Удивительное дело, думает Сурен, но ни разу в жизни не ходил на охоту. Как-то не пришлось. А ведь было бы замечательно упахаться на работе, а в выходные плюнуть на все и укатить с мужиками с ночевкой. Пойти по следу, ружья наперевес. Молчком, чтобы дичь не спугнуть. Присматриваясь, прислушиваясь. Даже не столько ради добычи поехать, и не ради стрельбы, а чтобы просто побыть наедине с природой. А потом, после охоты – плевать, удачной или неудачной – где-нибудь на перевале, у воды или на поляне в лесополосе развести костер, сесть к нему поближе, выпить-закусить и смотреть на небо, или на огонь, или на деревья. Все равно куда смотреть.
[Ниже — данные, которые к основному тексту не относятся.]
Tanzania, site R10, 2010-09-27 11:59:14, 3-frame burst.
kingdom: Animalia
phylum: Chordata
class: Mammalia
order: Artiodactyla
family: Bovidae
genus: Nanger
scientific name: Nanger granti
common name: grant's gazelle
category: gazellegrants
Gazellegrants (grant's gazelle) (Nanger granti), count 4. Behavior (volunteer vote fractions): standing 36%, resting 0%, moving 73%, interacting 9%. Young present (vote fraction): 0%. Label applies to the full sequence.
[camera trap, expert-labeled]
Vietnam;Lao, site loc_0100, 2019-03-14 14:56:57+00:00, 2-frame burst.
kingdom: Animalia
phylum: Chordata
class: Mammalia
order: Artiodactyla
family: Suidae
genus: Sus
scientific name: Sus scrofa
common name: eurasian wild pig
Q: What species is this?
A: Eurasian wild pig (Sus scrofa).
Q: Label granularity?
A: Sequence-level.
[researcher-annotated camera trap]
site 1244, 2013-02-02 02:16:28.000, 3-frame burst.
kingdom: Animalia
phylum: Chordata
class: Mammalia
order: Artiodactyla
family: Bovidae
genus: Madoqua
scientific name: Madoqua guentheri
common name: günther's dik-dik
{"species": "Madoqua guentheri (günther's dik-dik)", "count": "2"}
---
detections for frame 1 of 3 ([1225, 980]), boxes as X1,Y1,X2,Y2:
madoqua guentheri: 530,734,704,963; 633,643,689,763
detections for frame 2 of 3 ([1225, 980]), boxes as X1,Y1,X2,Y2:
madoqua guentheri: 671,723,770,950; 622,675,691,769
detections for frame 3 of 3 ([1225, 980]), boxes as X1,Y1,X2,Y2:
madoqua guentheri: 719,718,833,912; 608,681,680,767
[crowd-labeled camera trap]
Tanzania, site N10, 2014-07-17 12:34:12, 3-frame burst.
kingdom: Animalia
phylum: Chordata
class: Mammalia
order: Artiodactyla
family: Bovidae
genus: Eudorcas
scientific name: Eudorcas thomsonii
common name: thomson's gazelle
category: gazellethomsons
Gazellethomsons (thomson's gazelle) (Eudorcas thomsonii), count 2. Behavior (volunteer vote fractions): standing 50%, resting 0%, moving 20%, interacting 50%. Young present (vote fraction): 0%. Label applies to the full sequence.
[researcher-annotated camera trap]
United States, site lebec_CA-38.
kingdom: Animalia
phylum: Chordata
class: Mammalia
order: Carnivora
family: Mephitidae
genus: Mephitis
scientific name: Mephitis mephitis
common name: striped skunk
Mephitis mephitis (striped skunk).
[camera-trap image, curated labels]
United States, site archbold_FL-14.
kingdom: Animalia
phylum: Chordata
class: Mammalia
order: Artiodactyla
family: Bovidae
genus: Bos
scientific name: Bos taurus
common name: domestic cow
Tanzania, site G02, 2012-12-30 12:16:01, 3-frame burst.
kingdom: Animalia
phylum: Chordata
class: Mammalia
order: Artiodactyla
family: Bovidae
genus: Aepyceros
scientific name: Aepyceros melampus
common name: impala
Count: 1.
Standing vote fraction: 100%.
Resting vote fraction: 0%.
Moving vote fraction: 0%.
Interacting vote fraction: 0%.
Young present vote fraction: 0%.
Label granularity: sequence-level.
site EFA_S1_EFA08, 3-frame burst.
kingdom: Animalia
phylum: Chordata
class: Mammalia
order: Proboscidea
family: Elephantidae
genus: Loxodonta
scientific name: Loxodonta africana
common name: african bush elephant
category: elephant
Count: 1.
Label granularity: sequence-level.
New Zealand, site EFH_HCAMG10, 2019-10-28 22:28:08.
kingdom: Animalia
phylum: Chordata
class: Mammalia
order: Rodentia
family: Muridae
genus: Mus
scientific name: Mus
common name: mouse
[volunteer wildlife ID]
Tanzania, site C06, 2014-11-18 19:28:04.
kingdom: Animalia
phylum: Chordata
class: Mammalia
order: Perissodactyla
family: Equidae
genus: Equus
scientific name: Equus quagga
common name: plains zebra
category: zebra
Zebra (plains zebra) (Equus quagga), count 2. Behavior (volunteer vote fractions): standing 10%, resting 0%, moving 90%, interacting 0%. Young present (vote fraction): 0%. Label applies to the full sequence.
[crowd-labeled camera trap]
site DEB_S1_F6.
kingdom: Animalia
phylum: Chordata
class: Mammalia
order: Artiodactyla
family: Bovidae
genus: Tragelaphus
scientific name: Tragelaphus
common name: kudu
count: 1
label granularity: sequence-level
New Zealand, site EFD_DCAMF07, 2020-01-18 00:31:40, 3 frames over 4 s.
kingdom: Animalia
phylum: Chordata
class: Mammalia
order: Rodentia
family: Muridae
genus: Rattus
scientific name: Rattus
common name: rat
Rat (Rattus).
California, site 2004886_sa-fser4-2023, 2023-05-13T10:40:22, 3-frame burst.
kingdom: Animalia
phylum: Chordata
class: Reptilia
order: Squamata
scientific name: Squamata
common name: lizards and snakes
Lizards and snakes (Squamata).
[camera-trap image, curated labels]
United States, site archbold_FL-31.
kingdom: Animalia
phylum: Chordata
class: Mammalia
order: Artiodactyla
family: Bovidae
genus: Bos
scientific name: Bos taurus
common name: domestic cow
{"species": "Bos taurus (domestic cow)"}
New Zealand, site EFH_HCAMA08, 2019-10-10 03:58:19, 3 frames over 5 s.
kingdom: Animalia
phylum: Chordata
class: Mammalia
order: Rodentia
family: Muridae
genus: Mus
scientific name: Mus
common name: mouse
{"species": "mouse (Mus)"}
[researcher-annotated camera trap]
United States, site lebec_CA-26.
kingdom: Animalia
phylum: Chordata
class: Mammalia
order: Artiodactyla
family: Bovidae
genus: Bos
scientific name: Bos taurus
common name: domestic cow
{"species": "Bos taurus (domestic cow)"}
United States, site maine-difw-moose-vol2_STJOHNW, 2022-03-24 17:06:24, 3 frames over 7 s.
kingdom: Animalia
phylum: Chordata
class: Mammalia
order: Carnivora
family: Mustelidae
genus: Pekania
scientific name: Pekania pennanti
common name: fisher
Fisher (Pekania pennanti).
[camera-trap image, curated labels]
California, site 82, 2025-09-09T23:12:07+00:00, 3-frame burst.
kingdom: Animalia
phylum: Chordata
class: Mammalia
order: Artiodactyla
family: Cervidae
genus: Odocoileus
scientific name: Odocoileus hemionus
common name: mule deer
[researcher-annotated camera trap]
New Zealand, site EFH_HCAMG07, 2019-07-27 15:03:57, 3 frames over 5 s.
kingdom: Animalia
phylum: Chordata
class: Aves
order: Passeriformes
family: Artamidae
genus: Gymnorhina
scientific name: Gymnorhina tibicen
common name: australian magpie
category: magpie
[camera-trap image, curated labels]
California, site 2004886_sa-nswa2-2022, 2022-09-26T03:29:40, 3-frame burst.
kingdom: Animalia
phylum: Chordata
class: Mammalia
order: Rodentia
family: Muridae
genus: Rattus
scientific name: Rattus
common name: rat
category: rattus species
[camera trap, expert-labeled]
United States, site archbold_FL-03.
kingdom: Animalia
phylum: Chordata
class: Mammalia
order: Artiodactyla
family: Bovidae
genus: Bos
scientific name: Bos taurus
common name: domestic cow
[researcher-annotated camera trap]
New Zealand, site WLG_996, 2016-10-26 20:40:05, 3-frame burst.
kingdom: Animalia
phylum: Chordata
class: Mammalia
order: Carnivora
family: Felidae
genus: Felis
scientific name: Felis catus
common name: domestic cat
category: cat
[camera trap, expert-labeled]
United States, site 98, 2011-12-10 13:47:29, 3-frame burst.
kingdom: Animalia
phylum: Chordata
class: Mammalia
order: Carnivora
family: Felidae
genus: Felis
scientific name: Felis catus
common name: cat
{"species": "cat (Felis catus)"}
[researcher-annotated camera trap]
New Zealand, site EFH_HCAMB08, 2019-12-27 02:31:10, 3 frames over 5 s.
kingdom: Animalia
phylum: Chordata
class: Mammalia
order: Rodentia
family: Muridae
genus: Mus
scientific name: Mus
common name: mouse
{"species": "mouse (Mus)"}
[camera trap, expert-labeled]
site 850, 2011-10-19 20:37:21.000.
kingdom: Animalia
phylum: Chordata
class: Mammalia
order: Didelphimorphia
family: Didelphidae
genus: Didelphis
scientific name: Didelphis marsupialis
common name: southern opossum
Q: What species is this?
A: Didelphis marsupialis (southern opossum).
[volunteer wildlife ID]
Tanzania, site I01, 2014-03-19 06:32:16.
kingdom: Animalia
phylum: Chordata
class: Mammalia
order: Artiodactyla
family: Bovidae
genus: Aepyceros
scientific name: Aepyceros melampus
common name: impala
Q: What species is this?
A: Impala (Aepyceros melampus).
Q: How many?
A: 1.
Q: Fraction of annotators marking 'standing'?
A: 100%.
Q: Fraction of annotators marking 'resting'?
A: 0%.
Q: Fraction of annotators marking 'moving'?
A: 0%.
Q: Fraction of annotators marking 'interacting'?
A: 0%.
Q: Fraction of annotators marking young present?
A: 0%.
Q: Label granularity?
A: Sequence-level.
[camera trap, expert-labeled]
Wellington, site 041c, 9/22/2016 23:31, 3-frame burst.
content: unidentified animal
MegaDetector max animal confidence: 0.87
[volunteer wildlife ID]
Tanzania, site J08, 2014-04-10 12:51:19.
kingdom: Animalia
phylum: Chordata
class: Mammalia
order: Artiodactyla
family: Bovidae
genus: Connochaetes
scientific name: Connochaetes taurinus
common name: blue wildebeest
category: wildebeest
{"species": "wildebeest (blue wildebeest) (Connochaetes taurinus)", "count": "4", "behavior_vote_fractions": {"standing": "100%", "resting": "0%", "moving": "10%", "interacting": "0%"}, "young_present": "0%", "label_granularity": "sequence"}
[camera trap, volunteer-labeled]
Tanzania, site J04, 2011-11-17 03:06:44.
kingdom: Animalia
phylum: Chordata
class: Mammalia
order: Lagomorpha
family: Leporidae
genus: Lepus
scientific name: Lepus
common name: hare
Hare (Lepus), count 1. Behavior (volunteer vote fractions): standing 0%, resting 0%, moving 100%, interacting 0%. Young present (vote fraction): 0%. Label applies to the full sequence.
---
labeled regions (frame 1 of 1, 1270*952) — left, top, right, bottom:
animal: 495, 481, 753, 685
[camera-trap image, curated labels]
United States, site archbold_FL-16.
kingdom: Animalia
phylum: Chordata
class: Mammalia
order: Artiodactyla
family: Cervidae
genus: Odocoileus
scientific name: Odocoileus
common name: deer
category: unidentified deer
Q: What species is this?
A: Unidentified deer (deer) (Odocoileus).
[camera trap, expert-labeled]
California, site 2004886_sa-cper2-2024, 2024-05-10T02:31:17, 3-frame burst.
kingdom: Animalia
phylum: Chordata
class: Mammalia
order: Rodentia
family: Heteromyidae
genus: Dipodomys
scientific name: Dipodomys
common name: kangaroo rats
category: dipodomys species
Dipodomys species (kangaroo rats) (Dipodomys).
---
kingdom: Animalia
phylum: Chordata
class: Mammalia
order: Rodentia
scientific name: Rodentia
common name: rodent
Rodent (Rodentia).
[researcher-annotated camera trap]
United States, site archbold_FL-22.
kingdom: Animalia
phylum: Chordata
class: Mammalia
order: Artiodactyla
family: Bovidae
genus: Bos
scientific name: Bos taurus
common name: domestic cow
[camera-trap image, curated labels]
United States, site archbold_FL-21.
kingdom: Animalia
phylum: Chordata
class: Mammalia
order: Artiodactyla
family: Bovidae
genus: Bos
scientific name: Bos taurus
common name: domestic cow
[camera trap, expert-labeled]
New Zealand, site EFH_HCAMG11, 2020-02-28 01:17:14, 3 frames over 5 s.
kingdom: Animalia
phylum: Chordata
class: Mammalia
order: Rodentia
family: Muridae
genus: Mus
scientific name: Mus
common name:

Ни разу не был на охоте, а ведь это замечательное, должно быть, хобби. Кстати, Альбертыч (старый минводский таксист) тоже охотник. Завтра нужно будет обязательно с ним переговорить. Без ружья пошел бы.
К этому моменту Сурен заканчивает ужин. Наливает в стакан воду из чайника (кипяченая, чистая, невкусная) и выпивает. Ставит стакан в раковину. Собирает тарелки со стола и тоже складывает в раковину – жена завтра помоет.
Возвращается в ванную. Так устал, что и не пошел бы сейчас в душ, но знает, что если не освежиться, то можно остаться без сна. Лезет ногами в холодную ванну. Включает воду. Волос не мочит. Температуру постоянно поправляет, потому что каждые полминуты вода становится все горячей. А потом горячую выключает вовсе и ополаскивается ледяной. Тянется за полотенцем, предвкушает, как сейчас рухнет на холодную простыню и накроется едва весомым одеялом. Но еще зубы…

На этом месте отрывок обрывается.